In the last chapter of the book, “Giving Back,” Vinh’s own commitment takes center stage. Whereas many who have succeeded in a similar fashion develop a self-congratulatory air, Vinh’s Christian faith allows him to clearly perceive the magnitude of the opportunity afforded him as well as his Christian responsibility in light of it. He writes, “I worked long and hard to get where I am today, but the humbling truth is that all my hard work has been possible only because of a blessing I received that I did nothing to deserve. I believe that blessing is something I am expected to pass on to other people in any way I can (342).” His words stand as a gentle rebuke for those of us who often forget just how blessed we are to have any opportunities.
An engaging, well-told story, in the end analysis Where the Wind Leads also highlights some important themes: the importance of providing opportunity for impoverished families–Head Start and public housing both played a role in the Chung family’s success; the empowering role of families in children’s success; and the characteristically American nature of welcoming immigrants. These, along with other American motifs, are valuable legacies we ought to recall in our contemporary debates about policy. I might even suggest they ought to shape them.

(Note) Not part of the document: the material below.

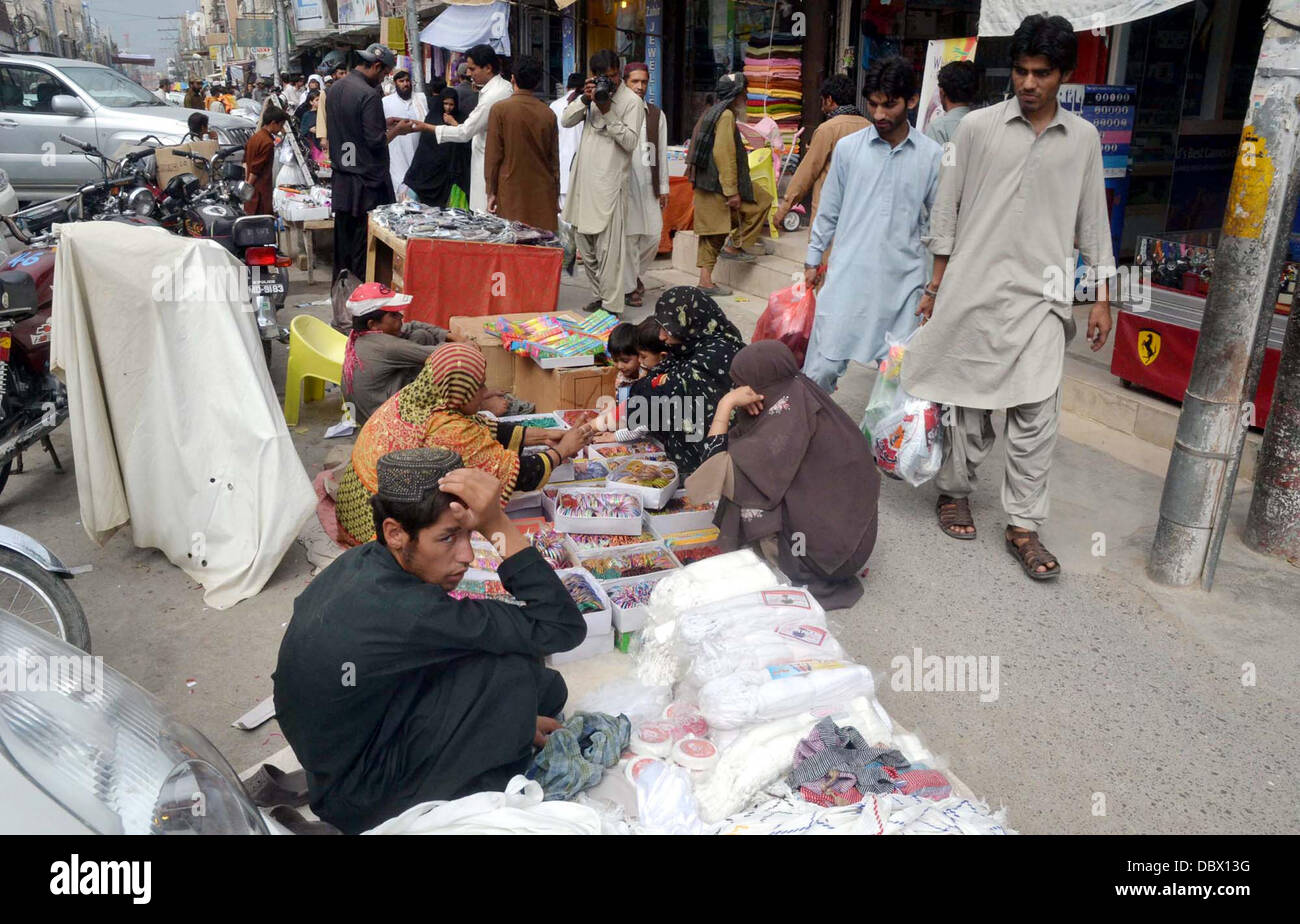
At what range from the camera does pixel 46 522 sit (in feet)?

Further, Where the Wind Leads also reminds us that policy decisions impact real people and historical currents change people’s lives. As French colonial rule came to an end in Indochina and the Domino Theory dictated that the United States involve itself in Vietnam, people like the Chungs were caught in the backwash of the end of colonialism and the war-by-proxy that the Cold War had become. Despite normative evaluations of the policy decisions involved, Christians ought to be concerned with this human impact of such decisions. Thankfully, in 1979 Christians like Stan Mooneyham and the leadership at World Vision were. Hopefully, in 2014 we will also be.